Also bei Nubert kommst du mit dem Budget und Boxen nicht ganz hin selbst die billigsten, die richtige Serie für dich wäre die NuBox kannst dir ja mal durchschauen ob du bereit bist etwas mehr auszugeben - Vorteil ist halt du kannst es daheim Testen dann. 

Alternativ mal passende Standboxen beim Hifi Händler hören falls der in dem unteren Preisbereich was hat und dann die Serie mit passenden Lautsprechern ergänzen.

Bilder vom Raum wären gut.


----------



## Dr Bakterius (14. Oktober 2014)

*AW: suche gute lautsprecher für eim 35qm heimkino raum*

Vielleicht noch was von Dali, Zensor Vocal ( Center ) + Zensor 3 ( Rear ) + Zensor 5 ( Front ). Die Frontboxen sind etwas teurer aber das spart man bei den Rear. Generell sollte man das was man sich kaufen will im Vorfeld anhören


----------



## Zappaesk (15. Oktober 2014)

Ich habe da doch noch die eine oder andere Frage...

Was versprichst du dir denn von einem Wechsel der Boxen? Die Dinger sind ja vermutlich noch nicht so alt dass es zu irgendwelchen Verschleißproblemen gekommen ist. Zudem wirst du wenn du aktuelle (die jbls sind ja auch noch aktuell?!) Boxen fürs gleiche Geld kaufst eher keinen signifikant besseren Klang erwarten dürfen. Es wird in der Abstimmung sicherlich andere Boxen geben, aber das ist vor allem Geschmacksfrage oder ggf. eine Fage der Eignung für deinen Raum. Wirklich viel besser wirds nicht werden (das schreibe ich nicht weil ich die jbls so toll finde, sondern weil die Hersteller alle mit Wasser kochen und im unteren Preisbereich vor allem per Rotstift entwickelt wird). 

Warum willst du unbedingt für vorne Standboxen haben? Dein Raum gibt es von der Größer her her, aber die Frage nach der unbedingten Notwendigkeit stellt sich dennoch. Homogener wrds klingen, wenn du ringsum gleiche Lautsprecher stehen haben wirst.

Was spricht aus deiner Sicht gegen DIY Boxen? Deine Reaktion auf den Vorschlag ist nicht wirklich einzuordnen. Klanglich wäre das die einzige Möglichkeit zu einer echten Verbesserung bei deinem Budget!


----------



## Icedaft (15. Oktober 2014)

++++

## Aufgabe
Beantworte bitte die folgenden Fragen anhand der Forendiskussion über Lautsprecher:
(a) Welche Serie von Nubert wird als die richtige bezeichnet?
(b) Welche drei Dali-Modelle werden für Center, Rear und Front vorgeschlagen?
(c) Unter welcher Bedingung würde es laut Zappaesk homogener klingen?

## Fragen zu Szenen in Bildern

++++

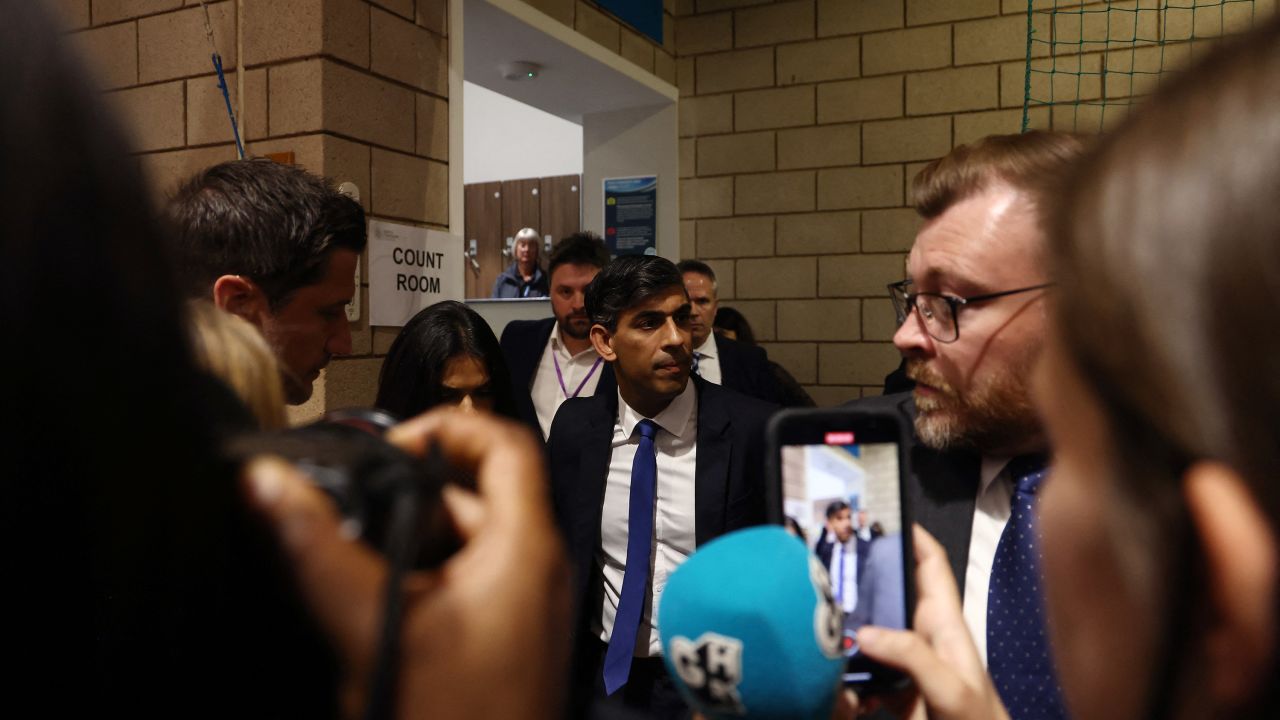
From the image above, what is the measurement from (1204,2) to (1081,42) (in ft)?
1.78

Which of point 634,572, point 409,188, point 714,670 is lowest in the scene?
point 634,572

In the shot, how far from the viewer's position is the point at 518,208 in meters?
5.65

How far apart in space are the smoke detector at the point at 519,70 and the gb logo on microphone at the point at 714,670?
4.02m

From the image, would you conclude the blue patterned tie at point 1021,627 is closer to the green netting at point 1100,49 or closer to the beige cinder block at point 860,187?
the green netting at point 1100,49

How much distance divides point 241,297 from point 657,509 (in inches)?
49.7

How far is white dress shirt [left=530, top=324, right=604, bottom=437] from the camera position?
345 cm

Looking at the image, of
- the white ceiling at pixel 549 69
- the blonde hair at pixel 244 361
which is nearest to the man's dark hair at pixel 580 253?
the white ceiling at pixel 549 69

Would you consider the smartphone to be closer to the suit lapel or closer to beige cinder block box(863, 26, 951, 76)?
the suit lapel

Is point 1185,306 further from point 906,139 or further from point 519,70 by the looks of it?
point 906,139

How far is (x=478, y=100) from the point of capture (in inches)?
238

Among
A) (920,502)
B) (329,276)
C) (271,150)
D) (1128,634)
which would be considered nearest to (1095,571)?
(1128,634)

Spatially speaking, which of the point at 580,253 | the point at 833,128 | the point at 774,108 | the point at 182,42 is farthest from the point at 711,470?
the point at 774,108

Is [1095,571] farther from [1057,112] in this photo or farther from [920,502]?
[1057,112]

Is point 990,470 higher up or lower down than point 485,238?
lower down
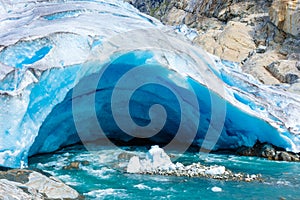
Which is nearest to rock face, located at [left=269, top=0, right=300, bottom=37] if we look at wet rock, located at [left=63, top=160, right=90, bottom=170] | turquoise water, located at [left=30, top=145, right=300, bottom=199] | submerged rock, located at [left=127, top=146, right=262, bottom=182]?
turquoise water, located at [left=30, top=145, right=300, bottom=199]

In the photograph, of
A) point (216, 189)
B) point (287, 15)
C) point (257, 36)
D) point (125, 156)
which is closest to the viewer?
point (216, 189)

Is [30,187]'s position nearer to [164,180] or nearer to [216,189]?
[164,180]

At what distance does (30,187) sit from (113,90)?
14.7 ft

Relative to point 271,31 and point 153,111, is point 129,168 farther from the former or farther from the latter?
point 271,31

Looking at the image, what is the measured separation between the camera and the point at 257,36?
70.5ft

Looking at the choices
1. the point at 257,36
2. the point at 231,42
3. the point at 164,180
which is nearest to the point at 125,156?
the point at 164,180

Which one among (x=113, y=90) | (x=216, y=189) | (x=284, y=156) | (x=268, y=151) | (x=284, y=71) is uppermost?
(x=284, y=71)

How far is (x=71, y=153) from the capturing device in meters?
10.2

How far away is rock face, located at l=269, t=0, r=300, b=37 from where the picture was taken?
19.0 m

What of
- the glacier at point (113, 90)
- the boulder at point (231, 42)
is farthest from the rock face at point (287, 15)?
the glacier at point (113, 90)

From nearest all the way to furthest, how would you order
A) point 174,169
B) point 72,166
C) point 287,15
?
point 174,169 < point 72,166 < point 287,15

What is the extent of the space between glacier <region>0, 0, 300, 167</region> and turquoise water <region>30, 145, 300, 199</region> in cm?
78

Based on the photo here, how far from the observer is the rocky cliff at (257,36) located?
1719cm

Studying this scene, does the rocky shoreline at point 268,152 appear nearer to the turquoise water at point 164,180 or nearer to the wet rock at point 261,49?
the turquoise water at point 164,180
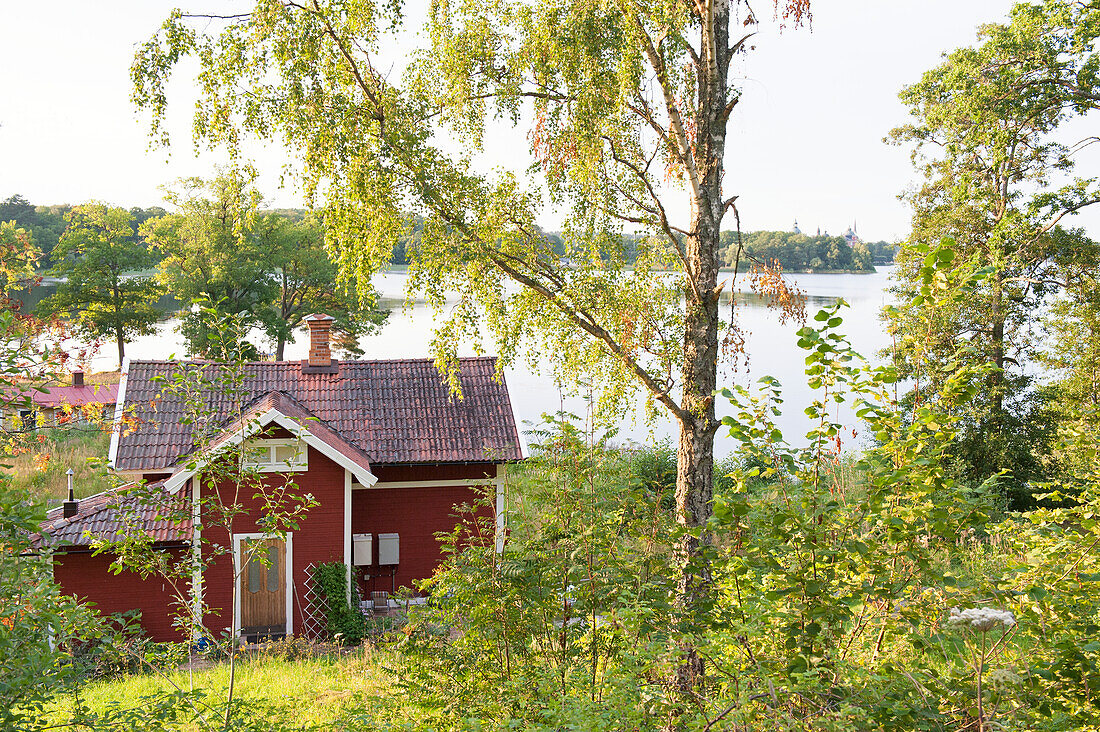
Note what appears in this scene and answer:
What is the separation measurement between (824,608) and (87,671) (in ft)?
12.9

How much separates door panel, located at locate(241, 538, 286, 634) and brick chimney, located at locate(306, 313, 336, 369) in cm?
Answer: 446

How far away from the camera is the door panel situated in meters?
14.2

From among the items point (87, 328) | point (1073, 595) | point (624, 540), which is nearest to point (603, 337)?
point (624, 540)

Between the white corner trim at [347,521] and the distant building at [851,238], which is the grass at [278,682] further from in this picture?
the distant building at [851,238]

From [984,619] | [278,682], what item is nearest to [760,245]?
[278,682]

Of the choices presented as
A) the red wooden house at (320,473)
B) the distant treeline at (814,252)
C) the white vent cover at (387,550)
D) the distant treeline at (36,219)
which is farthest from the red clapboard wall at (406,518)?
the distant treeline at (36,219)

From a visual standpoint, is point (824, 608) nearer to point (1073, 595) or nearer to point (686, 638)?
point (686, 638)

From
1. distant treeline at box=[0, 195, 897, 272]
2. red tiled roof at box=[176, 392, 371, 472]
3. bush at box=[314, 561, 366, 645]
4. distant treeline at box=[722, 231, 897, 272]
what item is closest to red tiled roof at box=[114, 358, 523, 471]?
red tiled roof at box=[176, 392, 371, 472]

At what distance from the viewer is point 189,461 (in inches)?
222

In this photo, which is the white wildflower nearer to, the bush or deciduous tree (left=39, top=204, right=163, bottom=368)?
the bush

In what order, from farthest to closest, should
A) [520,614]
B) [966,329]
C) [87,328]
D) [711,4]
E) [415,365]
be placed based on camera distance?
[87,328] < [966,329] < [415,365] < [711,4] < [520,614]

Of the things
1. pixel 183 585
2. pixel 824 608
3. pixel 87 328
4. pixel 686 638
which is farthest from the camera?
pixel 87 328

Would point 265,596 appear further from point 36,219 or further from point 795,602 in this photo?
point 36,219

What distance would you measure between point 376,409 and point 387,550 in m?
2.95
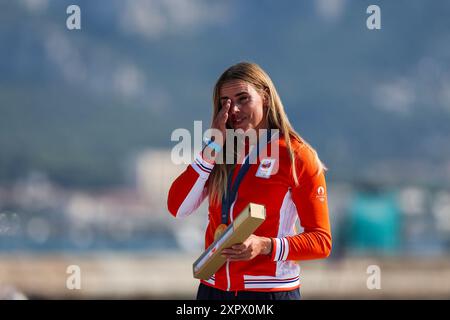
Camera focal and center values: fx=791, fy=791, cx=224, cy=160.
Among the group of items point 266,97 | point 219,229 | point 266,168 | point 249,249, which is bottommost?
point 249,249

++++

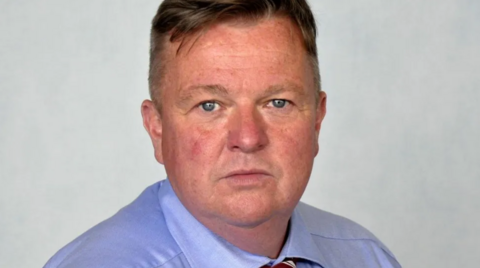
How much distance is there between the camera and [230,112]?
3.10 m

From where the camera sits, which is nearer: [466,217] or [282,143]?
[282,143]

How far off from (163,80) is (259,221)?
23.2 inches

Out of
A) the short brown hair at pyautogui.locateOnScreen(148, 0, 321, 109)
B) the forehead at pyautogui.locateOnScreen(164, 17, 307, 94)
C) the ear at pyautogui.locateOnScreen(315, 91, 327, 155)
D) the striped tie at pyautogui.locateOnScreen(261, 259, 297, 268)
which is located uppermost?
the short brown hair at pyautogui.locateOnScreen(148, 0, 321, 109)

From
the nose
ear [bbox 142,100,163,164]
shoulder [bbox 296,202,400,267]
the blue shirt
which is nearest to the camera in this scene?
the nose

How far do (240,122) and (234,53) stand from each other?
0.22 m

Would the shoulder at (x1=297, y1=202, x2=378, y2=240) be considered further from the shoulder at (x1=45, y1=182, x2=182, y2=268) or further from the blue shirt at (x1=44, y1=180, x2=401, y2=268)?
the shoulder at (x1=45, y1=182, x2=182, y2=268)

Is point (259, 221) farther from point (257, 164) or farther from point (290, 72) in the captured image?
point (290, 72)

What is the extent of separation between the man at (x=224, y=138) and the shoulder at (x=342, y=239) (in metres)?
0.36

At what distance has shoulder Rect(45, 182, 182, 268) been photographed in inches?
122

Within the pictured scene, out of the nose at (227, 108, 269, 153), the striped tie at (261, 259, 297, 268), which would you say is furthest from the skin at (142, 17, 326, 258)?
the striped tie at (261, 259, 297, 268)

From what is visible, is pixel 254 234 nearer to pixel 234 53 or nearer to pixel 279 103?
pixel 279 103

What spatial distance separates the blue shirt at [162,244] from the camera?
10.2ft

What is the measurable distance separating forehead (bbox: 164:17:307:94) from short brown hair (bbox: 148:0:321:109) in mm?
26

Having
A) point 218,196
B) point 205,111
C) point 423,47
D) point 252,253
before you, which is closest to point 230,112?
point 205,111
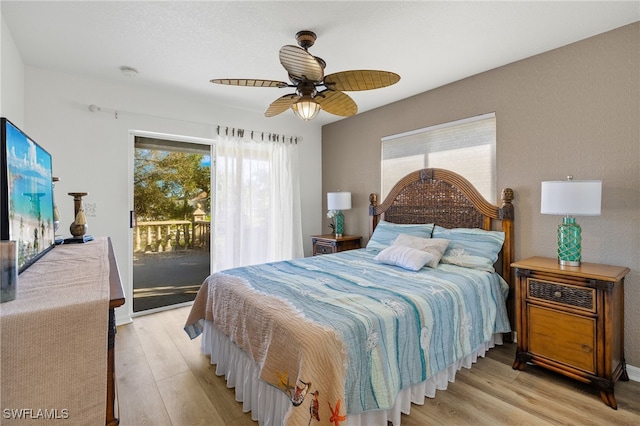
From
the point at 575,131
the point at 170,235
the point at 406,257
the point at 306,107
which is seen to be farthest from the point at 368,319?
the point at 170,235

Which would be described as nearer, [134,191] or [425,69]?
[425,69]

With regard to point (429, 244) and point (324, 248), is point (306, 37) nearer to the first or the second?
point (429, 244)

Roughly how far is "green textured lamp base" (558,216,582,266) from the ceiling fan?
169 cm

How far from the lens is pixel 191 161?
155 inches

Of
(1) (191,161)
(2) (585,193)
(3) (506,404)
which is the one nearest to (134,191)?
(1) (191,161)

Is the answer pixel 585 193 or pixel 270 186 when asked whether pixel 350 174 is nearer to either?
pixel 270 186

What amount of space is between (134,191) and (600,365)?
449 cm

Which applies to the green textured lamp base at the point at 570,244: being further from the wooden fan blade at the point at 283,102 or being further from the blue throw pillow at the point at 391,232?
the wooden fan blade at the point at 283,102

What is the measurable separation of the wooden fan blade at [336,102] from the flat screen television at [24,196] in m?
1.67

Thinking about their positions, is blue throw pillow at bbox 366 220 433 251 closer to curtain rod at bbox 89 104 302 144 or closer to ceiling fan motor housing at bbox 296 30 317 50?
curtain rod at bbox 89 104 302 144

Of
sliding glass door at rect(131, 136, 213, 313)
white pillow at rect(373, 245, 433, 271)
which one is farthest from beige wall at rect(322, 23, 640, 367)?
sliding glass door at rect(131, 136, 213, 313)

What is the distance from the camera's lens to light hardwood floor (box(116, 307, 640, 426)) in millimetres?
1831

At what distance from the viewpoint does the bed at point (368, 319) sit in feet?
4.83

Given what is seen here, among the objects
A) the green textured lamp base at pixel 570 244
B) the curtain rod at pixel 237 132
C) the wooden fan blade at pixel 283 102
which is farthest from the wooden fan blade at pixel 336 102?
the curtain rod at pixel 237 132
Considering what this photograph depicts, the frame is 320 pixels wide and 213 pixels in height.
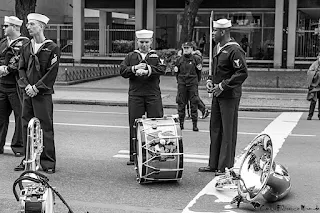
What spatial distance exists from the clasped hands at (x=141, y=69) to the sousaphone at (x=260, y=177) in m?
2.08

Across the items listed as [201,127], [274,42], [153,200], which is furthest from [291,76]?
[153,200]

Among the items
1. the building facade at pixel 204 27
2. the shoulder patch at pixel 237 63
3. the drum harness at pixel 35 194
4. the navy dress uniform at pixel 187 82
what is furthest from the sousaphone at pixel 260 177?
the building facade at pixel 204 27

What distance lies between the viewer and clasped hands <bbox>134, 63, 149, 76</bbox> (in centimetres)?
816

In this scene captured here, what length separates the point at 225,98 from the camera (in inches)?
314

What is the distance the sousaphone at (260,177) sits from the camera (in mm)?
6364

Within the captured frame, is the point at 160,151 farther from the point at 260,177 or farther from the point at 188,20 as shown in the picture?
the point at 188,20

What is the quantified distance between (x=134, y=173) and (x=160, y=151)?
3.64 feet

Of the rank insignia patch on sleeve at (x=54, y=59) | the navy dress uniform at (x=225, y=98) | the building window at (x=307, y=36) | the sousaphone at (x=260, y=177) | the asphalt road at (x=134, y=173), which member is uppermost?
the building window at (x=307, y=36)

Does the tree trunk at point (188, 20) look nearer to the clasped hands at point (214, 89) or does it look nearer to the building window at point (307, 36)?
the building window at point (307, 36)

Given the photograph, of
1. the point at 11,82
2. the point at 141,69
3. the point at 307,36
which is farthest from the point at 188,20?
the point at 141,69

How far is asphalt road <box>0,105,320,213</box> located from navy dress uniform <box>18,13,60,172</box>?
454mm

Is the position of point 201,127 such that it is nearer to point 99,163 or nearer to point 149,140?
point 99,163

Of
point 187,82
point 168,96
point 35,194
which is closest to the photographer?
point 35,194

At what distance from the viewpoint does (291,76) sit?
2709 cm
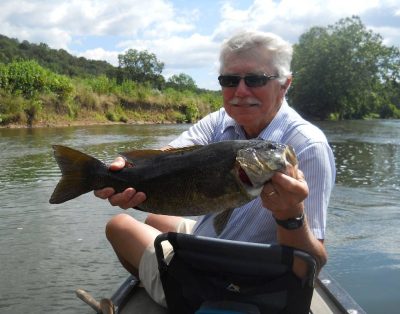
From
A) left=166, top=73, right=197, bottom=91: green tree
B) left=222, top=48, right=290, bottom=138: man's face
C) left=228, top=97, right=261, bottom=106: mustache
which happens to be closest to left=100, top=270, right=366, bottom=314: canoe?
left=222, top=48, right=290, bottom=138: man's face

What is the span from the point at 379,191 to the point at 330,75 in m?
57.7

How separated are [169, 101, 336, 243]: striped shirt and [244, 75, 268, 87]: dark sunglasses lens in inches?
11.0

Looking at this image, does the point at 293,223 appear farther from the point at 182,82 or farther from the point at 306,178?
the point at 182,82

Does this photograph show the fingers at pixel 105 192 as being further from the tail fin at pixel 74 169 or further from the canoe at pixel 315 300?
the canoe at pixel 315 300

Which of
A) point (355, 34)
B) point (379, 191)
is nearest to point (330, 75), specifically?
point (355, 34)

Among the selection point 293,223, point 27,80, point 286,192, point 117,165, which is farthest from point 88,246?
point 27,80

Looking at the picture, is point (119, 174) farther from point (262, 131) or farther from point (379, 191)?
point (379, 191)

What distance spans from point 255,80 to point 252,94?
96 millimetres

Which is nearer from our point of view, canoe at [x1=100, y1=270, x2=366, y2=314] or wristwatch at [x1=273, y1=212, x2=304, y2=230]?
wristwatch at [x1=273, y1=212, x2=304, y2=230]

++++

## Lösung
(a) Die NuBox.
(b) Zensor Vocal (Center), Zensor 3 (Rear) und Zensor 5 (Front).
(c) Wenn ringsum gleiche Lautsprecher stehen.